De « sale gouine » aux « Gouines rouges »
Retourner une insulte, une représentation dégradante, une tendance infamante pour en faire un symbole positif n’est pas une pratique rare pour les minorités. « Le terme queer lui-même est né de la diabolisation, ça signifiait étrange, bizarre, en dehors des normes », rappelle la journaliste Athina Gendry. Aujourd’hui utilisé comme un mot parapluie pour désigner toutes les minorités sexuelles et de genre, « queer » a été vidé de son stigmate au fil des décennies. « Les retournements de symboles sont très nombreux dans l’histoire », souligne Fabrice d’Almeida. « La croix qui était la condamnation la plus infamante de l’empire romain est devenue le symbole des chrétiens, […] le coq qui était utilisé pour dénigrer la France parce que c’était un volatile domestique qui ne pouvait pas voler est devenu un animal noble, le roi de basse-cour et le maître du temps, qui dit quand le soleil se lève », illustre l’historien.
Parfois, les symboles sont détournés pour se réapproprier un stigmate et le rendre positif. C’est le cas, par exemple, des mots « pédé » ou « gouine » qui sont utilisés par de nombreuses personnes queers pour s’auto-identifier ou identifier leurs proches. Ainsi, en 1970, naît le mouvement radical lesbien des Gouines rouges et dans les années 1990, l’association de lutte contre le sida Act Up utilise le mot « pédé » comme étendard. Ce qui était autrefois une insulte devient alors un cri de ralliement. Après le message de Lauren Witzke, de nombreux internautes ont aussi repris son visuel pour le floquer sur des vêtements et ainsi permettre aux personnes queers de se réapproprier ce qui était, à l’origine, délibérément offensant.
Créer un « nouveau "nous" »
« L’insulte fait semblant d’être descriptive - par exemple : « t’es gouine », alors qu’elle n’a pas pour objectif de décrire mais de dominer et de distancer l’autre du "normal" », explique Athina Gendry. Alors, « la reprendre comme une description - "je suis gouine", ça désarme l’insulte », poursuit la journaliste. « Les identités queers se construisent à travers la violence mais aussi la réappropriation de cette violence. » L’utilisation des mots conçus pour rabaisser une minorité est toutefois réservée à cette dernière.
« Ce sont des mots interdits qu’il est possible d’utiliser dans un certain contexte uniquement. Comme en matière d’humour, il est possible de faire des blagues à connotations racistes, par exemple, quand on est soi-même concerné. En revanche, si un hétéro utilise le mot "pédé", même sous couvert d’humour, ça peut être très mal perçu », souligne Fabrice d’Almeida. « Ceux qui subissent l’insulte peuvent se la réapproprier, pas ceux qui ne la subissent pas », résume Athina Gendry. D’autant que le retournement de stigmate a aussi un autre but : celui de faire corps. « En réutilisant ces mots-là, tu crées un nouveau "nous" qui te relégitime, tu n’es plus seul face à l’insulte, tu fais partie d’un groupe qui peut se relever et faire bloc face à ces violences », explique la journaliste.

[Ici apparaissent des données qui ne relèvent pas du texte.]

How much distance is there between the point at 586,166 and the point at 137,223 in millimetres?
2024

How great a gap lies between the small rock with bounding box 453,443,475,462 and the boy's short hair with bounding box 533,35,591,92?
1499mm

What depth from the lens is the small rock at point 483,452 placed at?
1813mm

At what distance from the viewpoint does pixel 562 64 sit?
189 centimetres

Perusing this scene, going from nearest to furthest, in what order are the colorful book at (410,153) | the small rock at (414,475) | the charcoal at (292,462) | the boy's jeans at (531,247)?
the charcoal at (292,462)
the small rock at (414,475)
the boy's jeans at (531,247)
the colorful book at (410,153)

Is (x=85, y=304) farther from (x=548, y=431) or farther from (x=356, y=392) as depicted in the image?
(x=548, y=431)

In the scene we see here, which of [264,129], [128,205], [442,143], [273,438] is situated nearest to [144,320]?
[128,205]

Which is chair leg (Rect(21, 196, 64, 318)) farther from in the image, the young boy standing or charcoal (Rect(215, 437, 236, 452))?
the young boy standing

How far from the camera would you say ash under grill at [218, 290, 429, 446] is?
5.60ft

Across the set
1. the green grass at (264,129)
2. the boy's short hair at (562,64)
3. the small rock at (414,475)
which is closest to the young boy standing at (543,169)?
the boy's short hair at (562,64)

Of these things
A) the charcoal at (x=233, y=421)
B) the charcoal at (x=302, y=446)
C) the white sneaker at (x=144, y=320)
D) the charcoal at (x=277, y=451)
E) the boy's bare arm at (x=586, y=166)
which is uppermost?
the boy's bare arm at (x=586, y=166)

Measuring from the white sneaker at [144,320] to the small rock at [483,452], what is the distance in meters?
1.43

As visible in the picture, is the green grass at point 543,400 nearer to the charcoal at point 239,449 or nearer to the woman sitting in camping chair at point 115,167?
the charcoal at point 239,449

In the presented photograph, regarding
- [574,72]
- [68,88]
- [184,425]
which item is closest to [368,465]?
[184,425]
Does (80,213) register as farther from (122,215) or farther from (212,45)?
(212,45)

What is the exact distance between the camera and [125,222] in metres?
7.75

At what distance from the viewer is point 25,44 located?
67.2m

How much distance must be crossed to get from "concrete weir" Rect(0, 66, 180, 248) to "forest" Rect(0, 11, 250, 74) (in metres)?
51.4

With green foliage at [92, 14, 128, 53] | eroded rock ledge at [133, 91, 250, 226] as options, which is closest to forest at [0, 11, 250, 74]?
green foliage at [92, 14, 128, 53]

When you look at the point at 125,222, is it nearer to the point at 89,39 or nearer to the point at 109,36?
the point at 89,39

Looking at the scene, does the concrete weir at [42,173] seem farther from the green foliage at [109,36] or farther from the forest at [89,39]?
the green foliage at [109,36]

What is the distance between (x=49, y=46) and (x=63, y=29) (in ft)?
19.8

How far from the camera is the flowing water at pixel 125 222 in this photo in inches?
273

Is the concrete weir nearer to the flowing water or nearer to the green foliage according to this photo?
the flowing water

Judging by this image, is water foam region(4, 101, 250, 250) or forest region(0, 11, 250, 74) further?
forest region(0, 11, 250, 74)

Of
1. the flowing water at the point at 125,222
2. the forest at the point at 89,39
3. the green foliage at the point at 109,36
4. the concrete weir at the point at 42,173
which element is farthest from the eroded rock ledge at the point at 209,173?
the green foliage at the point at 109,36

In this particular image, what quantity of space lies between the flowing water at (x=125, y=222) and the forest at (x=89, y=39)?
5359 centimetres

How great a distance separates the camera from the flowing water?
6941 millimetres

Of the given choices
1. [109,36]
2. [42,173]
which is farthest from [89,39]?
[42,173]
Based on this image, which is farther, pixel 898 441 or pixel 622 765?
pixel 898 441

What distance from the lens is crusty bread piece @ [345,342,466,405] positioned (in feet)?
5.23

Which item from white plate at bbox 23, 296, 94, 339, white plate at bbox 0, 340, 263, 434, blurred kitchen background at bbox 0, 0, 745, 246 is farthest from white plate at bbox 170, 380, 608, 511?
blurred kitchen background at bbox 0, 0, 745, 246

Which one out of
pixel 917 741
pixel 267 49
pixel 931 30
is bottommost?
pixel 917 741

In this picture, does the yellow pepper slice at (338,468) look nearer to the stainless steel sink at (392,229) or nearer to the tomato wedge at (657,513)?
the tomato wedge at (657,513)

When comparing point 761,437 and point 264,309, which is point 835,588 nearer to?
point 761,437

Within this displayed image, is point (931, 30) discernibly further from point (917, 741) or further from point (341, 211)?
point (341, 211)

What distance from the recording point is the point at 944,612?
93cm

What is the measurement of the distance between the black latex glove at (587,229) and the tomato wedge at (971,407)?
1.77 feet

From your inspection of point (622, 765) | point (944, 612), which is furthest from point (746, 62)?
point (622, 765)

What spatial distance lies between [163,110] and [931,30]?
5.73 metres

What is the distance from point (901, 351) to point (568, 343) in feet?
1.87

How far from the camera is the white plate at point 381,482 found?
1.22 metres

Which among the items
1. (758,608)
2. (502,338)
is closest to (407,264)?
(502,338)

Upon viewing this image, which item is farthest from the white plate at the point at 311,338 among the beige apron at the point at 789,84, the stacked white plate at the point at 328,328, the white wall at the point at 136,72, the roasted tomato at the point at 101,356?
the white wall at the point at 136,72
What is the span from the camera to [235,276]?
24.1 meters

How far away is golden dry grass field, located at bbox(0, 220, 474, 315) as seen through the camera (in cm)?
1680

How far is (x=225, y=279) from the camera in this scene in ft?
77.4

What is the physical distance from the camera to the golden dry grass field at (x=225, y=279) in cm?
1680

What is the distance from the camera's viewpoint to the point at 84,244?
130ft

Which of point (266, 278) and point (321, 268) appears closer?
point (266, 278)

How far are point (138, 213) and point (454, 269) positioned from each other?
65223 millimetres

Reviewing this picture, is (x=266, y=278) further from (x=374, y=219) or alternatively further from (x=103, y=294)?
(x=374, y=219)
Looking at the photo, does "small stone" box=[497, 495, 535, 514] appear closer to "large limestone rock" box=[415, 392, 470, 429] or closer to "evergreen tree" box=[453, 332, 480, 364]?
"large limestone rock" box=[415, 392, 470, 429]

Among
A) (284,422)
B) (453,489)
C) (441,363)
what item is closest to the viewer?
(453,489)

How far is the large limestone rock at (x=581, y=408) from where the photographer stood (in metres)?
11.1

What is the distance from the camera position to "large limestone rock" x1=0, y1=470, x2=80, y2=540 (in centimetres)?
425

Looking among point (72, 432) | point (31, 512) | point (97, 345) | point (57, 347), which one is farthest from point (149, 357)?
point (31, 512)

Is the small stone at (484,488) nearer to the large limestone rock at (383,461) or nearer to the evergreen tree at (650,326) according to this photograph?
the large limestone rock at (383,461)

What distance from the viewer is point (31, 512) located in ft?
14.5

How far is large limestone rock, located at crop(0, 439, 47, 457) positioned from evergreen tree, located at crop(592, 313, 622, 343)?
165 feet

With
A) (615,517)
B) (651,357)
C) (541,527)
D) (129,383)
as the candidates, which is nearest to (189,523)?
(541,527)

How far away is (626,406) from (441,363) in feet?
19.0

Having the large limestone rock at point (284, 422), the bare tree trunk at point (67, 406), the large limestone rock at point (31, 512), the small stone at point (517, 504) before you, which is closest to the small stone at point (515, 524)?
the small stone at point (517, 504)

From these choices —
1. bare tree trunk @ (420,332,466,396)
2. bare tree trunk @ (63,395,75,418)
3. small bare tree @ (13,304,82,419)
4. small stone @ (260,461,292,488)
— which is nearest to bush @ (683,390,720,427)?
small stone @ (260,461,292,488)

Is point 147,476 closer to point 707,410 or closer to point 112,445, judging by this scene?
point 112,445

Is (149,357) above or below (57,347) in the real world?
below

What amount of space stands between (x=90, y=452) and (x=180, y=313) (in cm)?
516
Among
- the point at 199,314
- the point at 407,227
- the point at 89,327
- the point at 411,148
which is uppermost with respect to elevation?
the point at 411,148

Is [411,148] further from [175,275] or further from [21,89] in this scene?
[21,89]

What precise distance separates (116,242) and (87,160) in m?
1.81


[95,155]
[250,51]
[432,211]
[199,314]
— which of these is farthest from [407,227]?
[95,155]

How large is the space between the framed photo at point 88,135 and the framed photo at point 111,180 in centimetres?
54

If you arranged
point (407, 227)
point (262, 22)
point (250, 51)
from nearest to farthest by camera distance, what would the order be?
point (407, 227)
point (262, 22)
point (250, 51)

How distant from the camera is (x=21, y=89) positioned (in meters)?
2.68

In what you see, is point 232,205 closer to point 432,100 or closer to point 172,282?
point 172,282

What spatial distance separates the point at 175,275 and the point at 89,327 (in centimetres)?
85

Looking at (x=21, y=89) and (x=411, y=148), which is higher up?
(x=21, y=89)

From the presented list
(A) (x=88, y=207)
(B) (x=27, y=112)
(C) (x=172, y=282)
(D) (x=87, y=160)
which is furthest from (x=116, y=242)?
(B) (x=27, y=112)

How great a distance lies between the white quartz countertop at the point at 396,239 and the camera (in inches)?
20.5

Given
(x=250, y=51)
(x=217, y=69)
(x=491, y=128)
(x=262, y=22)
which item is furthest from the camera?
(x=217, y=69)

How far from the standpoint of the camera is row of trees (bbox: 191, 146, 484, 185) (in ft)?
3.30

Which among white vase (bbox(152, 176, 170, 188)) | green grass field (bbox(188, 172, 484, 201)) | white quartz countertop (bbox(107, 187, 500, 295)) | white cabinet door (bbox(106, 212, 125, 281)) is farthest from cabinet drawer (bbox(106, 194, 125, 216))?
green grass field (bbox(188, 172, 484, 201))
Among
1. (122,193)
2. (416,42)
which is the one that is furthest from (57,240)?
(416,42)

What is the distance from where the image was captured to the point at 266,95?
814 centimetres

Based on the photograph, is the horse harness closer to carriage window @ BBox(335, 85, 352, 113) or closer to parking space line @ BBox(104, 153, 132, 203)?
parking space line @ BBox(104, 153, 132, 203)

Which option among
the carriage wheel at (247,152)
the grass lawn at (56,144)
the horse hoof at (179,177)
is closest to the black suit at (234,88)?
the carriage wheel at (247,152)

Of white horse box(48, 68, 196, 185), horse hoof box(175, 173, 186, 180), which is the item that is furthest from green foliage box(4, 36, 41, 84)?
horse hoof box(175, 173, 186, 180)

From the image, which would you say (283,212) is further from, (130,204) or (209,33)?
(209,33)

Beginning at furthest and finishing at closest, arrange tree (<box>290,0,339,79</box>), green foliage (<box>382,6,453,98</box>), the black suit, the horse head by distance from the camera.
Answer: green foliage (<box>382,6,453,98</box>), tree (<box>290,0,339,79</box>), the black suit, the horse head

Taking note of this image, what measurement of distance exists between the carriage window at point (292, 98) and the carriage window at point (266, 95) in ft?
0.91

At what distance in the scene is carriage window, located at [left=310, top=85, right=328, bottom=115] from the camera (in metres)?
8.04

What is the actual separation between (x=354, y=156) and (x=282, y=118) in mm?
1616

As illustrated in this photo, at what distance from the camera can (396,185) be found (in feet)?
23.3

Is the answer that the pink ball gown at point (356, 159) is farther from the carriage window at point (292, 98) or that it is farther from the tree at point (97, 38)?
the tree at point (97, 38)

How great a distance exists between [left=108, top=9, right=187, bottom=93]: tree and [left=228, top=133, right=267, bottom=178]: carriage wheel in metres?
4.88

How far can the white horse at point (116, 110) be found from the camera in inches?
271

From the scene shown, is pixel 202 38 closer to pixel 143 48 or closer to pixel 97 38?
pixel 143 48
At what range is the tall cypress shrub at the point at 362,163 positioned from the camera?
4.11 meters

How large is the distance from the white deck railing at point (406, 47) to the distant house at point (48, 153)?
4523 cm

Le « codage gay » des méchants de dessins animés
Verra-t-on bientôt des démons côtoyer les arc-en-ciels ? « Pour l’instant, la communauté LGBT+ n’a pas repris le démon ou le diable comme un symbole officiel mais il est possible que cela vienne. Très souvent dans l’histoire, les batailles de mots se transforment ensuite en bataille d’images », glisse l’historien Fabrice d’Almeida. D’autant que la diabolisation des personnes queers est une antienne déjà bien usée. Difficile d’oublier l’intervention d’une militante contre le mariage pour tous dans « Le Petit journal » (devenu « Quotidien ») qui affirmait qu’avec le passage de cette loi « la colère de Dieu [allait] s’abattre sur la France ».
« Il y a beaucoup de blagues là-dessus, comme "on se retrouve en enfer", parce que soi-disant les hétéros iront au paradis et les autres en enfer », souligne Athina Gendry qui ajoute que la communauté LGBT+ s’est déjà « un peu » réapproprié « la figure démoniaque ». Pour autant, la créatrice du podcast Lesbiennes au coin du feu aspire à des symboles plus positifs. « Dans les Disney, les méchants ont très souvent des codes queers, même dans les œuvres récentes. Dans Luca de Pixar [sorti en 2021], le méchant du film est maniéré, il a un "codage gay" », illustre-t-elle. Avant de conclure : « On peut aller vers des représentations plus positives sans pour autant dépolitiser non plus l’amour queer. »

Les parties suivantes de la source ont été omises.